* [TEXTO PROPORCIONADO]
....

Chandler está en algún punto intermedio entre estas dos situaciones
literarias. Su trasfondo completo, su modo de pensar y de ver las cosas
proviene del período de entreguerras. Pero a causa de su ubicación fortuita,
su contenido social anticipa la realidad de los cincuenta y los sesenta.
Porque Los Ángeles ya es una especie de microcosmos y prefiguración del país
como un todo: una nueva ciudad sin centro, donde las diferentes clases han
perdido el contacto mutuo, porque cada una está aislada en su compartimiento
geográfico. Si el símbolo de la coherencia y la inteligibilidad social se
manifestó en el edificio de departamentos parisino del siglo XIX
(dramatizado en Miseria humana de Zola), con una tienda en la planta baja,
los habitantes ricos en el segundo y el tercer piso, más arriba los pequeños
burgueses y, en las últimas plantas, las habitaciones de obreros, criadas y
sirvientes, Los Ángeles es lo contrario: una dispersión horizontal, una
diseminación de los elementos de la estructura social.



Dado que ya no existe una experiencia privilegiada en la que pueda
aprehenderse la estructura social completa, debe inventarse una figura que
pueda superponerse a la sociedad como un todo, cuya rutina y patrón de vida
sirvan de algún modo para unir sus partes separadas y aisladas. El
equivalente es la novela picaresca, en la que un solo personaje se mueve de
un contexto a otro, uniendo episodios “pintorescos” que, sin embargo, no
están intrínsecamente conectados. Al hacer esto, de alguna manera el
detective cumple la función del conocimiento antes que la función de la
experiencia vivida: a través de él somos capaces de ver, de conocer la
sociedad como un todo, pero él no reemplaza realmente a la experiencia
genuina. Claro que el origen del detective literario se encuentra en la
creación de la policía profesional, cuya organización puede atribuirse no
tanto al deseo de prevenir el crimen en general, sino a la voluntad, por
parte de los gobiernos modernos, de conocer y, por ende, controlar los
diversos aspectos de sus áreas administrativas. Los grandes detectives
continentales (Lecoq, Maigret) son en general policías, pero en los países
anglosajones, donde el control gubernamental sobre los ciudadanos es mucho
más ligero, el detective privado, de Holmes al Philip Marlowe de Chandler,
tomó el lugar del funcionario de gobierno hasta el regreso del policial
procesal en la posguerra.

....

* [EXTRACTO DE DATOS]

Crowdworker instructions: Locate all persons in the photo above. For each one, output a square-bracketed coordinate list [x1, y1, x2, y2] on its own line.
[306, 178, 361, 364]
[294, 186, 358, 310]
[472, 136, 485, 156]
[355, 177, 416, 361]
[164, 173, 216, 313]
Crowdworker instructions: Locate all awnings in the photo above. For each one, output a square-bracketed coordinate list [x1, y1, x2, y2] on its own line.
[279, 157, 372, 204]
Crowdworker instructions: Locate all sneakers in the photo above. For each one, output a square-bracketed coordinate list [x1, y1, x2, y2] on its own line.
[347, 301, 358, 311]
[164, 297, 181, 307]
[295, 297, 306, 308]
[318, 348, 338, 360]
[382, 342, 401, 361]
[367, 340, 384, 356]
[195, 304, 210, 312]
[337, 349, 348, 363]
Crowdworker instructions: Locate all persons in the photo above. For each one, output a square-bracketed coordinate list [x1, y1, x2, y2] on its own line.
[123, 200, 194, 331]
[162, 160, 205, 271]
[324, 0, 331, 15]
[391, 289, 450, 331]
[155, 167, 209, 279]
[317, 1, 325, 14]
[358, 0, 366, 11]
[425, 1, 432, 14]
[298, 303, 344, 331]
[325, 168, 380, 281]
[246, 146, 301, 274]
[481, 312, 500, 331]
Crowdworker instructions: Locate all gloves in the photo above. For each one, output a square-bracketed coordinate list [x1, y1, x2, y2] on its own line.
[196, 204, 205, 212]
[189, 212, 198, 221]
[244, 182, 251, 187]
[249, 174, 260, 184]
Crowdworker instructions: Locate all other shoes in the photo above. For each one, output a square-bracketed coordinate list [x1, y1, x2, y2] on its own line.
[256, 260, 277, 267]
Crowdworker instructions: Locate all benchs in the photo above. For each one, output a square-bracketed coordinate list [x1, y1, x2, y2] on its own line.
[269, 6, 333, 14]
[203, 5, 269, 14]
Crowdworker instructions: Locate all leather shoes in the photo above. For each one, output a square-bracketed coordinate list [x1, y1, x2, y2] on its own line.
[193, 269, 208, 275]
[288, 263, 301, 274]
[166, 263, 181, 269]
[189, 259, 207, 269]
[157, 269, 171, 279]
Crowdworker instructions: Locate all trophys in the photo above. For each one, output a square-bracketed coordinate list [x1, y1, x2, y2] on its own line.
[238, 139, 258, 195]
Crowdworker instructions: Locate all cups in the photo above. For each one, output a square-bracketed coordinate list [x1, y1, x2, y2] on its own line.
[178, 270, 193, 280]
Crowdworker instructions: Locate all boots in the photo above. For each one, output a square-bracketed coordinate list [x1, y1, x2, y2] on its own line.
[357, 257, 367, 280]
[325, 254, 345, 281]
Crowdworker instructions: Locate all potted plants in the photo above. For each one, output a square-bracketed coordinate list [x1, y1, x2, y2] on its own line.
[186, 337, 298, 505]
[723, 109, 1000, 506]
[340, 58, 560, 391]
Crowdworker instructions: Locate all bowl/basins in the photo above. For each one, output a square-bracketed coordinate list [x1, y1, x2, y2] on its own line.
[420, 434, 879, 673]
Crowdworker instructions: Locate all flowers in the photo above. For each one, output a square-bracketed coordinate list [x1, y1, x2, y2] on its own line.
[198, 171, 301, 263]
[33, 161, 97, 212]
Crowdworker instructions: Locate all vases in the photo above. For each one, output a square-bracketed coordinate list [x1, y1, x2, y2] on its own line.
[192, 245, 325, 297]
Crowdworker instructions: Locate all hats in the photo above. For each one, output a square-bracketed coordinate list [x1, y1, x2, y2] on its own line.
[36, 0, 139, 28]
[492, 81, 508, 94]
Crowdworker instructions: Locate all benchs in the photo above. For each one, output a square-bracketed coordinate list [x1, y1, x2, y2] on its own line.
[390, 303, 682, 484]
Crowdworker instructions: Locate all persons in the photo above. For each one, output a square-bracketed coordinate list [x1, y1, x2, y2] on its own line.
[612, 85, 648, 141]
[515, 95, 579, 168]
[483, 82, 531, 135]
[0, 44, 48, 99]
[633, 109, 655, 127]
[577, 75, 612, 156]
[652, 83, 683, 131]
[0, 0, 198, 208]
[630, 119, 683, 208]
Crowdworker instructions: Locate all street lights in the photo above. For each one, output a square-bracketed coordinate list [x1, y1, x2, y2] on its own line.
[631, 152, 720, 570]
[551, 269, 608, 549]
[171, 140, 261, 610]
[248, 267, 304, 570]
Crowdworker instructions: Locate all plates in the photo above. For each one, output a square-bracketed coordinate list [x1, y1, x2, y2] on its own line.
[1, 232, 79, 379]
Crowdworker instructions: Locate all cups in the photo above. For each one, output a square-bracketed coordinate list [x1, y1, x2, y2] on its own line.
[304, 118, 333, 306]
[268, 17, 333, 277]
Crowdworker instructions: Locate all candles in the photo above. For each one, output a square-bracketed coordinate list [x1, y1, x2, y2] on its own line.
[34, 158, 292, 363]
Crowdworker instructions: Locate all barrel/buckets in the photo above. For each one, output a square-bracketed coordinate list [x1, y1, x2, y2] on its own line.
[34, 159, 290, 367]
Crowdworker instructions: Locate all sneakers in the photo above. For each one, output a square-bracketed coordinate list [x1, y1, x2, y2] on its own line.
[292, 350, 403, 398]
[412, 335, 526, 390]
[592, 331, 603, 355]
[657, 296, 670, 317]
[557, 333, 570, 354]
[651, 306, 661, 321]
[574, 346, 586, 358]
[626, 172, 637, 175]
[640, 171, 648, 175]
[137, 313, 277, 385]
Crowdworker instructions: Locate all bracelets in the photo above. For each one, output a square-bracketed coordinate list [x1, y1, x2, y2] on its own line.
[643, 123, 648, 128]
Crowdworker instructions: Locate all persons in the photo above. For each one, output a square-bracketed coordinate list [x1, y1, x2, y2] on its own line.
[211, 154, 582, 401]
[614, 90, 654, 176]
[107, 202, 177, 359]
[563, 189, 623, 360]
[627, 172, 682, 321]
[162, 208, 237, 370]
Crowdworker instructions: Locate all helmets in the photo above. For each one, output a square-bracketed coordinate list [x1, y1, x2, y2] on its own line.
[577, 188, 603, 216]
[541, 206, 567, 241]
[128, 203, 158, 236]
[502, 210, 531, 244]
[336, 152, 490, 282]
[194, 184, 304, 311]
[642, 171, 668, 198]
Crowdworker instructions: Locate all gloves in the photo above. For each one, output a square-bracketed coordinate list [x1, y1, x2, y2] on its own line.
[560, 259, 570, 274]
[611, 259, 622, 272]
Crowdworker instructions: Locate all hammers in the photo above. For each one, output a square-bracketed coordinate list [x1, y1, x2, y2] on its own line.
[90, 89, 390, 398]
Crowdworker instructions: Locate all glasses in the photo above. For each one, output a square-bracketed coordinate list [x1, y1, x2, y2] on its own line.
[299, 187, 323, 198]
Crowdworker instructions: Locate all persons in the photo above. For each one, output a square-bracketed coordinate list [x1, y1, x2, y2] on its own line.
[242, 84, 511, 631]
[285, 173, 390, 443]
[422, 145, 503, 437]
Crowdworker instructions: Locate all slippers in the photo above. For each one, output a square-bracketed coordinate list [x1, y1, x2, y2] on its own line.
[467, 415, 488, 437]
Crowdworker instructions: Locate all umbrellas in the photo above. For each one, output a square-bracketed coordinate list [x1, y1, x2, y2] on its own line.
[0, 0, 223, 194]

....

* [TAREAS Y EJERCICIOS]
a: Responde estas preguntas sobre el texto sobre Chandler:
(i) ¿De qué período proviene el trasfondo completo de Chandler?
(ii) ¿Qué obra de Zola se cita como dramatización del edificio de departamentos parisino?
(iii) ¿Qué dos detectives continentales se mencionan?
b: Reescribe el fragmento del texto sobre Chandler que empieza por "Porque Los Ángeles" y sigue hasta "la estructura social.", y cambia "Los Ángeles" por "Houston".
c: Según el texto sobre Chandler, ¿por qué en los países anglosajones el detective privado ocupó el lugar del funcionario de gobierno?
Usa únicamente el texto sobre Chandler para responder.

* [RESULTADOS DEL EJERCICIO]
a:
(i) Del período de entreguerras.
(ii) Miseria humana.
(iii) Lecoq y Maigret.

b:
Porque Houston ya es una especie de microcosmos y prefiguración del país
como un todo: una nueva ciudad sin centro, donde las diferentes clases han
perdido el contacto mutuo, porque cada una está aislada en su compartimiento
geográfico. Si el símbolo de la coherencia y la inteligibilidad social se
manifestó en el edificio de departamentos parisino del siglo XIX
(dramatizado en Miseria humana de Zola), con una tienda en la planta baja,
los habitantes ricos en el segundo y el tercer piso, más arriba los pequeños
burgueses y, en las últimas plantas, las habitaciones de obreros, criadas y
sirvientes, Houston es lo contrario: una dispersión horizontal, una
diseminación de los elementos de la estructura social.

c: En esos países, el control gubernamental sobre los ciudadanos es mucho más ligero que en los países continentales. Por eso, el detective privado tomó el lugar del policía hasta el regreso del policial procesal en la posguerra.